Intuit Inc, known for its Quicken, Quickbooks, and TurboTax products,
bought online banking services provider Digital Insight today for
$1.35 billion.
Intuit will pay $39 per share in cash for each Digital Insight common
share.
“The combination of two industry leaders will put Intuit in an
excellent position to bring a new generation of online banking
solutions to market,” Intuit president and CEO Steve Bennett said in
a statement.
With Digital Insight in the fold, Intuit said it would serve more than 5,000 financial institutions, nearly 25 million consumers and nearly 7 million small businesses.
Back in the waning dot-com heydays of 1999, Digital Insight was one of many tech
stock darlings on Wall Street. For example, in the month before November 12, 1999 the company’s stock price rose by 54.2 percent.
As late as 2003, optimism still remained high for online banking providers, when analysts predicted the number of online banking households would grow at a 14 percent compound annual growth rate over the next five years.
Since then, adoption growth has declined as many customers lost faith in online banking’s security. Online banking adoption rose only three percent in 2005, according to
eMarketer, a research firm that specializes in online trends. “Security is not a luxury to online banking users, and it cannot be for online banks,” said Lisa Phillips, eMarketer analyst and author of the report.

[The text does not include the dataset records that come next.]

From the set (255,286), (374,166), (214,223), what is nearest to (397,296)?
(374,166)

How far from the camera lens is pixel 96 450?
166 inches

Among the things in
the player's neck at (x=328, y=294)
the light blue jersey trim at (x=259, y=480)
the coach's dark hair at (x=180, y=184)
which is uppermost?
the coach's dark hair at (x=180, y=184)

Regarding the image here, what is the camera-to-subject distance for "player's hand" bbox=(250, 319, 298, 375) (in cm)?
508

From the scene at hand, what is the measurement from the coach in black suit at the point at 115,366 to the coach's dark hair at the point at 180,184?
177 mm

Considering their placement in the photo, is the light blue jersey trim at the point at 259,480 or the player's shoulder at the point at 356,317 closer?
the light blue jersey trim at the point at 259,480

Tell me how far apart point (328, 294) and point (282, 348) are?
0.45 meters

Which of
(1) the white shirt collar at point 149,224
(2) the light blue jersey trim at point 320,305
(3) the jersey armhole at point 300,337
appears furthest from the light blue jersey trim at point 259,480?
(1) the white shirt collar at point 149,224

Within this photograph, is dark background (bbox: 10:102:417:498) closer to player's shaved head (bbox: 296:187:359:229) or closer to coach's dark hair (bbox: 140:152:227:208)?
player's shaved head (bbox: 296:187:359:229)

Whether online banking will reach its growth potential — whether Intuit’s acquisition will be judged a success — depends largely on how the industry responds to consumer concern with security. That’s the challenge facing the Intuit-Digital Insight merger.
Gartner research Analyst Avivah Litan told internetnews.com the answer is transparency. Banks have to make it clear to their customers that their funds are safe, Litan said.

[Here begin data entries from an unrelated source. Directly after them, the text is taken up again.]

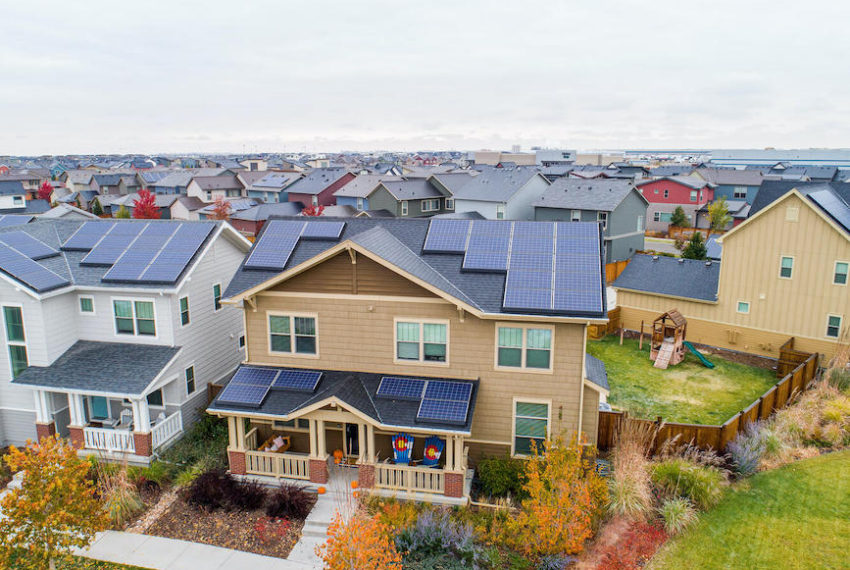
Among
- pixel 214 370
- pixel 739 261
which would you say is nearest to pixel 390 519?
pixel 214 370

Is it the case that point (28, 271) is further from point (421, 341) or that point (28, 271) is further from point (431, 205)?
point (431, 205)

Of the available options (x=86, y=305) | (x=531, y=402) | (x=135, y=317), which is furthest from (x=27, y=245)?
(x=531, y=402)

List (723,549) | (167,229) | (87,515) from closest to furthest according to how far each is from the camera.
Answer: (87,515), (723,549), (167,229)

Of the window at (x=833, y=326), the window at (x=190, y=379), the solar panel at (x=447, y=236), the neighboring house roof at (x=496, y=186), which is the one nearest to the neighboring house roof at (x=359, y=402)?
the window at (x=190, y=379)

Intuit said that Digital Insight’s business operations will continue from its existing facilities in California and Georgia, but that it would form a new financial institutions business division within Intuit. Jeff Stiefle, former Digital Insight
chairman, president and CEO will serve as that unit’s president.
For the time being the transaction remains subject to regulatory
review, Digital Insight shareholder approval and other customary
closing conditions. The companies said, however, that the transaction
closing is expected in the first calendar quarter of 2007.